You can grow beetroot microgreens with just a microgreen kit and a pack of beetroot seeds right by your window if you have a well-sunlit window. If not, then I recommend you get an LED grow light. You'll also need a wired shelf to place the LED grow lights under.
Containers: At Least 3 growing trays
Growing Medium: Such as soil or coco coir
Grow Lights: T8 Grow Lights are the way to go
Misting Water Bottle
You'll only need to buy grow trays and grow lights once, after that you can reuse them over and over again for every grow. The only materials you'll need to buy again are the seeds of any microgreens you'll like to grow next and a growing medium such as coco coir. First start with some Beetroot seeds, I personally recommend getting beetroot seeds from Organo Republic as they have given me the most success.
Step 1. Soak The Seeds
Soaking the seeds before planting can speed up germination. Place them in water for at least 6 hours or leave them for up to 24 hours.
Step 2. Prepare The Grow Trays
Grab the growing tray with drainage holes and fill it with you're growing medium. Then smooth out the surface and mist it well with a spray bottle.
Step 3. Add The Seeds
Then add the seeds on top of the growing medium, and spread the seeds as evenly as possible across the surface.
Step 4. Blackout The Seeds
Beetroot requires a longer time than the average microgreen to mature. You will need some patience before you see them start to show off their beautiful stems and leaves. Just water the seeds one more time, do not top the seeds with soil, just place another container on top to blackout the seeds for 5 or 6 days.
Step 5. Check The Seeds
On day 2 or 3, check out how much the beetroot seeds have grown. If they're germinating and growing well, great! Just mist with water and put the cover tray back and wait until day 5 or 6 before removing the cover. Make sure to keep the seeds hydrated during this time.
Step 6. Uncover And Give Light
After day 5 or 6 if the seeds have sprouted evenly and have grown at least half an inch, Then they are now ready to grow into full microgreens. Next just give your beetroot microgreens at least 12 hours of light every day and they’ll quickly grow tall, I recommend using a grow light since growing them next to a window can cause your greens to lean and become leggy.
It's also important to use a watering tray at the bottom of the container to avoid any soil from splashing onto the plants and to avoid mold growth. To do this just simply grab another tray that doesn't have holes at the bottom and fill it with water so it can reach the roots of the microgreens.
How To Harvest Beetroot Microgreens
In 12 to 15 days the beet microgreens will be ready to harvest. Once they are around 3 inches tall, you can harvest them. They are best harvested with scissors, take the top two to three inches of shoots when harvesting. And there you go you have now successfully grown beetroot microgreens.
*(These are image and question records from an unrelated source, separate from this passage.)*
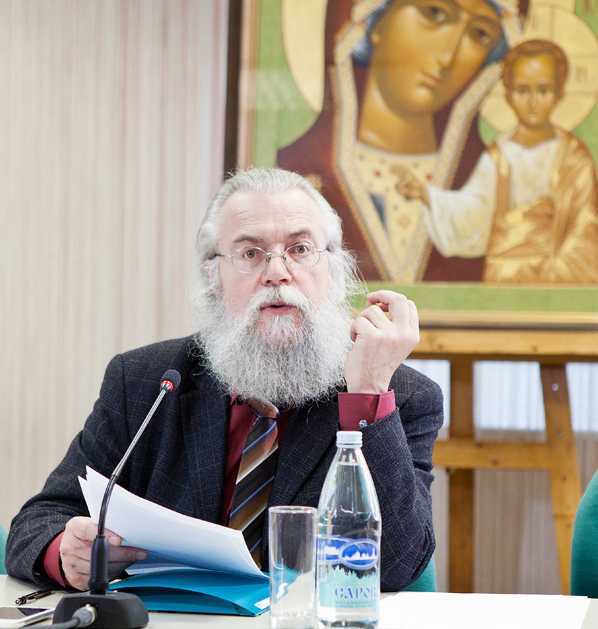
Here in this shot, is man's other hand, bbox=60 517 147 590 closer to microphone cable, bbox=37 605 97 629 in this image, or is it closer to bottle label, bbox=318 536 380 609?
microphone cable, bbox=37 605 97 629

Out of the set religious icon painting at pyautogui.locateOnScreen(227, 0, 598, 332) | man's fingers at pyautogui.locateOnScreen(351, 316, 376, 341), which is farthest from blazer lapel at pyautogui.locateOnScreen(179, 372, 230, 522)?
religious icon painting at pyautogui.locateOnScreen(227, 0, 598, 332)

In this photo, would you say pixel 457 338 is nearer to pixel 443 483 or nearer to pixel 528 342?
pixel 528 342

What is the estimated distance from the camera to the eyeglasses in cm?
226

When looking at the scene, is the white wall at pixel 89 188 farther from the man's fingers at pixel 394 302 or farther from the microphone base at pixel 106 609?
the microphone base at pixel 106 609

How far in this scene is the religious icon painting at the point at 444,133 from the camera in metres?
3.97

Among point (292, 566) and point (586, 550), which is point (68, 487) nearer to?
point (292, 566)

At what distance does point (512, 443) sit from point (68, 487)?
2.36m

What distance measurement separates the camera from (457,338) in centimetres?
388

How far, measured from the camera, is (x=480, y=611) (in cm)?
161

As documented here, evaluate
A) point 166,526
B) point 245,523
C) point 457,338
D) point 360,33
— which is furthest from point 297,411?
point 360,33

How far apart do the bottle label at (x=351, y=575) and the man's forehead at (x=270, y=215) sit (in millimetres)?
1014

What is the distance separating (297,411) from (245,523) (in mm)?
290

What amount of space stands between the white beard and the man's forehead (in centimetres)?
15

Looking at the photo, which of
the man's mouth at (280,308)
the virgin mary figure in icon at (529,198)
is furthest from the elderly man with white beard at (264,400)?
the virgin mary figure in icon at (529,198)
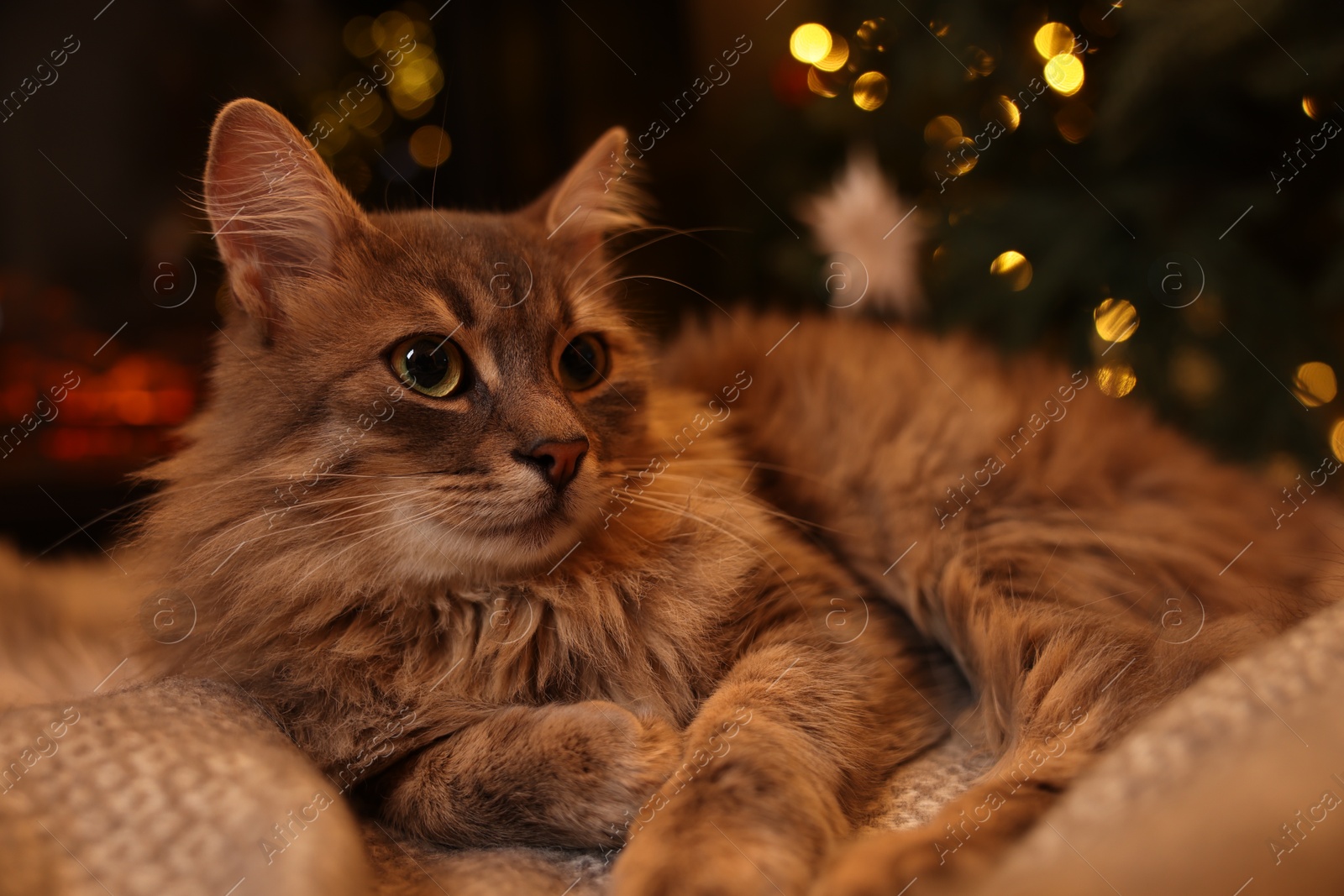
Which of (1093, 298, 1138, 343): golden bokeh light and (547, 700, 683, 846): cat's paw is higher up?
(547, 700, 683, 846): cat's paw

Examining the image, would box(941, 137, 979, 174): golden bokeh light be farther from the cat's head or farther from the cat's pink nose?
the cat's pink nose

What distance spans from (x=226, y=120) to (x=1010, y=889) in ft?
4.12

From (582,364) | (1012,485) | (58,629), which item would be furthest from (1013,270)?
(58,629)

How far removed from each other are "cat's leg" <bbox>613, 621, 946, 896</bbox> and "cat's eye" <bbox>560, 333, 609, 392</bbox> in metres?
0.47

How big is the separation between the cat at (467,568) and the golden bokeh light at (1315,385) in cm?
120

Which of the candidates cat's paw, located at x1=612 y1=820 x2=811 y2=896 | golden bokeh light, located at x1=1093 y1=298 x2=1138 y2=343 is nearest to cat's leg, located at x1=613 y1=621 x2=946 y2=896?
cat's paw, located at x1=612 y1=820 x2=811 y2=896

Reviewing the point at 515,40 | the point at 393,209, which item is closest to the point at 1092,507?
the point at 393,209

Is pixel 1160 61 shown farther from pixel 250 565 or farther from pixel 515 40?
pixel 515 40

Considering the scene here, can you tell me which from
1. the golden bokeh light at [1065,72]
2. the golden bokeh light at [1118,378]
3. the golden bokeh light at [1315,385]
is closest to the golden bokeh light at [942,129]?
the golden bokeh light at [1065,72]

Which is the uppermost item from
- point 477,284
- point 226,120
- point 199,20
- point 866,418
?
point 199,20

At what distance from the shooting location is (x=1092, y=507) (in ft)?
4.64

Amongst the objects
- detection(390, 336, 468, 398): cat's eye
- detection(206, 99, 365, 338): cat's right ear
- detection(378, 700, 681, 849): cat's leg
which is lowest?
detection(378, 700, 681, 849): cat's leg

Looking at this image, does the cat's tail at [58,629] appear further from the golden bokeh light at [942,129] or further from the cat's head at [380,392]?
the golden bokeh light at [942,129]

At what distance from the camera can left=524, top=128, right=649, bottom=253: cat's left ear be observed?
1.48 metres
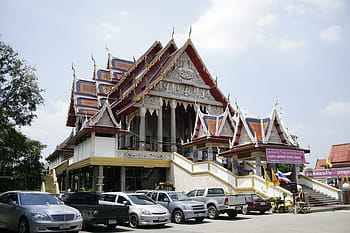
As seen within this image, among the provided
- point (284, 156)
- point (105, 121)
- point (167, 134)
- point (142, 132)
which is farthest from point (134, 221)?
point (167, 134)

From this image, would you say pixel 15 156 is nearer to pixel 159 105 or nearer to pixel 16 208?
pixel 159 105

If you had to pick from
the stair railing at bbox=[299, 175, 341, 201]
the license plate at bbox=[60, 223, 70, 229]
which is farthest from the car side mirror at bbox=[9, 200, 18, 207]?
the stair railing at bbox=[299, 175, 341, 201]

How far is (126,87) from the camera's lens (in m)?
32.7

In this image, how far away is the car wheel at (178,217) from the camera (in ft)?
42.4

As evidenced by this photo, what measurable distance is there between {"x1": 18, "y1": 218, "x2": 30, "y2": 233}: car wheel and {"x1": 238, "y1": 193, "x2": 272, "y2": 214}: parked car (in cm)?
1082

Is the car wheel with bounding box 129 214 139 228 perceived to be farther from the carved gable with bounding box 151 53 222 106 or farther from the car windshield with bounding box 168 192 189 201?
the carved gable with bounding box 151 53 222 106

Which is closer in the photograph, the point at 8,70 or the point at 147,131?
the point at 8,70

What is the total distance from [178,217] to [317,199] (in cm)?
1087

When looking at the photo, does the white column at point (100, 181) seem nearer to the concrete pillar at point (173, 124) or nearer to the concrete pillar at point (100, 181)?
the concrete pillar at point (100, 181)

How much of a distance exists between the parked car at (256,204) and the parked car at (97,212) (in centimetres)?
758

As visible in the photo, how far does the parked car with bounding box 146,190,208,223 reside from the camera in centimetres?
1284

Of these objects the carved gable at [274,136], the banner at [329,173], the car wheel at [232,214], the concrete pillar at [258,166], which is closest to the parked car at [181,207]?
the car wheel at [232,214]

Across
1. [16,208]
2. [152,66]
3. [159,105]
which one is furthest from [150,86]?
[16,208]

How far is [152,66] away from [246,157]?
14377 millimetres
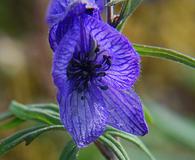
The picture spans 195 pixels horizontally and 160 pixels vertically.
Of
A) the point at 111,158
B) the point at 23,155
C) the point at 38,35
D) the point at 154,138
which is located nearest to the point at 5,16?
the point at 38,35

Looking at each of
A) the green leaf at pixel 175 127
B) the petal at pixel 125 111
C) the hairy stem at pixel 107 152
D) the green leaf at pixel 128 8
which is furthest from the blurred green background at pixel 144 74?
the green leaf at pixel 128 8

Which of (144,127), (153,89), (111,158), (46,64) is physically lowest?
(153,89)

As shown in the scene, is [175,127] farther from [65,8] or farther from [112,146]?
[65,8]

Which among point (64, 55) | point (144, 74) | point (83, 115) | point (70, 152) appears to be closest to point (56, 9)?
point (64, 55)

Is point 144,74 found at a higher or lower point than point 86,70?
lower

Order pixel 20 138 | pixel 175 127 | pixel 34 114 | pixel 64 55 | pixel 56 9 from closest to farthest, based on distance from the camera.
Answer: pixel 64 55
pixel 56 9
pixel 20 138
pixel 34 114
pixel 175 127

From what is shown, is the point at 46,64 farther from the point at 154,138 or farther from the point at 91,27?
the point at 91,27
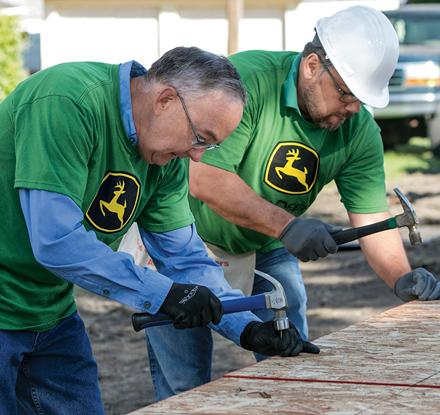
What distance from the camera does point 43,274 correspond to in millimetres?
3740

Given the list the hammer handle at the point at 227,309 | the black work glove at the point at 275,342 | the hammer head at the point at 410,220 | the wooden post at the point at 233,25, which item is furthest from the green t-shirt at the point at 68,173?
the wooden post at the point at 233,25

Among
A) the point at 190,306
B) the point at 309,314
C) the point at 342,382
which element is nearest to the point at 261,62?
the point at 190,306

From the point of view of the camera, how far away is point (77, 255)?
3270 mm

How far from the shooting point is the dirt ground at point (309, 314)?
7023mm

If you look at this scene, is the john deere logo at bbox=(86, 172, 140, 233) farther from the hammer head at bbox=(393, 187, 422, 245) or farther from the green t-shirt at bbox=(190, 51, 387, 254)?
the hammer head at bbox=(393, 187, 422, 245)

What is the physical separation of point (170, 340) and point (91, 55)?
17.8m

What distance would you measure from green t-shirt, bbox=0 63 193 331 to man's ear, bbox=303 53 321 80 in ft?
2.72

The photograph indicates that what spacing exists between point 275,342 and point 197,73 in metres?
0.93

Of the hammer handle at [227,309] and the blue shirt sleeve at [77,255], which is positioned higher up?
the blue shirt sleeve at [77,255]

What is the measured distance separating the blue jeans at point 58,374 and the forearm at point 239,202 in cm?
82

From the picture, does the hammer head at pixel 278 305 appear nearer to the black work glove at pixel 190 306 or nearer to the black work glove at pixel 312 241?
the black work glove at pixel 190 306

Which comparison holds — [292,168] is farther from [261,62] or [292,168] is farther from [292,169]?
[261,62]

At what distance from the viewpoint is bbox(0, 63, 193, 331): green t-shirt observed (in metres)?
3.31

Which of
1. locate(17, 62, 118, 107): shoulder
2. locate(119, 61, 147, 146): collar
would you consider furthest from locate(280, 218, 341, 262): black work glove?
locate(17, 62, 118, 107): shoulder
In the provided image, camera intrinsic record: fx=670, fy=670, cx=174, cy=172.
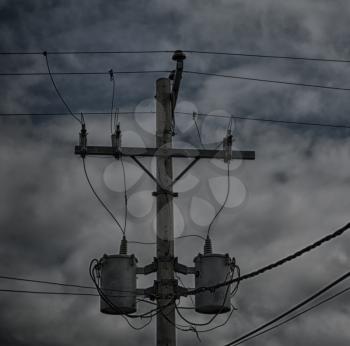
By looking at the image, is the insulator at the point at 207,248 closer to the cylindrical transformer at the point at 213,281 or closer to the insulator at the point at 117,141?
the cylindrical transformer at the point at 213,281

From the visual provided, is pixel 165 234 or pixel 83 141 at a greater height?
pixel 83 141

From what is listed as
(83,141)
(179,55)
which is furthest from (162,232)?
(179,55)

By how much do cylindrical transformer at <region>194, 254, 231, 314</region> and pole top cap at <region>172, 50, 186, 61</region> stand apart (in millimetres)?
3297

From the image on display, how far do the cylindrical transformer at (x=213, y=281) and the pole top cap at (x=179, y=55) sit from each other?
130 inches

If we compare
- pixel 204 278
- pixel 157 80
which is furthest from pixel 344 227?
pixel 157 80

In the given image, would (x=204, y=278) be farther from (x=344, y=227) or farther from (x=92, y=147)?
(x=344, y=227)

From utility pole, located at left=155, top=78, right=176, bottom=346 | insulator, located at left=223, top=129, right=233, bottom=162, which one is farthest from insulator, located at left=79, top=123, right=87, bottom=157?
insulator, located at left=223, top=129, right=233, bottom=162

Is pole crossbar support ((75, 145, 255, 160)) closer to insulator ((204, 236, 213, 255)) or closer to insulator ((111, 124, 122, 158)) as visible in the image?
insulator ((111, 124, 122, 158))

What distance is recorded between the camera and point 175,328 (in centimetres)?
1050

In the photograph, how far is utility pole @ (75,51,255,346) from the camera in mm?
10594

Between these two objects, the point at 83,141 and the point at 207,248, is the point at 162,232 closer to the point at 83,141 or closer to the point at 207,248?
the point at 207,248

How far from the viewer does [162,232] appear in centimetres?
1084

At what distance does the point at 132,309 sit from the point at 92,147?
2.76 meters

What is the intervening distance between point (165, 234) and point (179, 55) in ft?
9.75
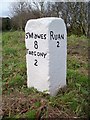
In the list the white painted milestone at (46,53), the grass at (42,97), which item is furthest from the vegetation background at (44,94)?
the white painted milestone at (46,53)

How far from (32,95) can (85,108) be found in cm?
72

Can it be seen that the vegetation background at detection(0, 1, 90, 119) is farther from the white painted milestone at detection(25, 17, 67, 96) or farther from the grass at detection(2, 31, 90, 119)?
the white painted milestone at detection(25, 17, 67, 96)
Washing and Drying Beetroot Microgreens
Use a colander to rinse your beetroot microgreens thoroughly under cold water. Dry the microgreens completely by spreading them over some paper towels and letting them air dry. You can also speed-dry them by using a fan on a slow setting. Cut microgreens are best if eaten right after drying.
How To Store Beetroot Microgreens
After you harvest your beetroot microgreens, you might wonder how you will store them. Just simply place them loosely in a bowl or container and put them in the refrigerator.
What Beetroot Microgreens can be used for
Bull's Blood beet is a very attractive microgreen that foodies and chefs love for its contrasting colors, distinctive earthy flavor, and crunchy yet juicy texture.
The microgreens taste like a sweet mix between root beets and spinach.
Beetroot microgreens can be used in salads, soups, sandwiches, and baked goods. You can even juice them and add them to wheatgrass shots or even smoothies.
Health Benefits of Beetroot Microgreens
Beetroot microgreens have plenty of antioxidants, anti-inflammatory and detox properties.
The list of health benefits includes the following:
1. Prevents Anemia
Anemia is a state in which you lack enough healthy red blood cells to carry enough oxygen to your body's tissues. Which can make you feel tired and weak without you even knowing what caused it. Beetroot microgreens contain significant amounts of iron, which helps carry oxygen to your body tissues and prevents anemia. (1)
2. Great For Bone Health
Vitamin K is essential for bone health, and beetroot microgreens contain a lot of it. A lack of vitamin K has been associated with an increased risk of fractures and reduced bone strength. (2)
3. Prevents Many Types Of Cancers
Beetroot contains betalains which is an antioxidant that helps protect cells from oxidative stress caused by free radicals and has been found to prevent tumors from forming in the kidneys. (3)
4. Supports Cardiovascular System
Nitrates present in beetroot microgreens are a potent vasodilator in humans by increasing the blood flow of oxygen through our bodies which reduces blood pressure, and increases circulation. (4)
5. Promotes Heart Health
Beetroot microgreens also contain a lot of potassium as seen in the chart above, and potassium has been found to play an irreplaceable role in regulating the metabolism and keeping the heart and kidneys running smoothly. (5)
Beetroot Microgreens Nutritional Chart
Vitamins per 100g of (FW)
Lutein + zeaxanthin
(1). An intimate crosstalk between iron homeostasis and oxygen metabolism regulated by the hypoxia-inducible factors (HIFs) - PubMed (nih.gov
(2). Vitamin K and bone (nih.gov)
(3). Red Beetroot and Betalains as Cancer Chemopreventative Agents (nih.gov)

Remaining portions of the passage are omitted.